---- Data in this exercise
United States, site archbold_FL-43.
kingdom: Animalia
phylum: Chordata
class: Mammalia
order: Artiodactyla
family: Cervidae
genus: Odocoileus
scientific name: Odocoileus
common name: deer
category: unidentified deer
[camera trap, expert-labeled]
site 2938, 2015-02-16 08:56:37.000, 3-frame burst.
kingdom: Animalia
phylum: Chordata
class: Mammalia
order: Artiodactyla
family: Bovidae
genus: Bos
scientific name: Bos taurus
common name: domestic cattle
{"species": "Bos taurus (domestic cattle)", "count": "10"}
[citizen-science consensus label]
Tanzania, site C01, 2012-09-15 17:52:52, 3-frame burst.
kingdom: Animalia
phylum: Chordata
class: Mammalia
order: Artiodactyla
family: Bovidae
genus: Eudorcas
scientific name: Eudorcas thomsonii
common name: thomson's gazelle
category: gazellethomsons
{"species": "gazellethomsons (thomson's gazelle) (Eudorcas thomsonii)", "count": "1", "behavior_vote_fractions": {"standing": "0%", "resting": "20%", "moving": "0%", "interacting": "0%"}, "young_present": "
--------
(About this exercise): Please restate every line of the records exactly.

(Your response):
United States, site archbold_FL-43.
kingdom: Animalia
phylum: Chordata
class: Mammalia
order: Artiodactyla
family: Cervidae
genus: Odocoileus
scientific name: Odocoileus
common name: deer
category: unidentified deer
[camera trap, expert-labeled]
site 2938, 2015-02-16 08:56:37.000, 3-frame burst.
kingdom: Animalia
phylum: Chordata
class: Mammalia
order: Artiodactyla
family: Bovidae
genus: Bos
scientific name: Bos taurus
common name: domestic cattle
{"species": "Bos taurus (domestic cattle)", "count": "10"}
[citizen-science consensus label]
Tanzania, site C01, 2012-09-15 17:52:52, 3-frame burst.
kingdom: Animalia
phylum: Chordata
class: Mammalia
order: Artiodactyla
family: Bovidae
genus: Eudorcas
scientific name: Eudorcas thomsonii
common name: thomson's gazelle
category: gazellethomsons
{"species": "gazellethomsons (thomson's gazelle) (Eudorcas thomsonii)", "count": "1", "behavior_vote_fractions": {"standing": "0%", "resting": "20%", "moving": "0%", "interacting": "0%"}, "young_present": "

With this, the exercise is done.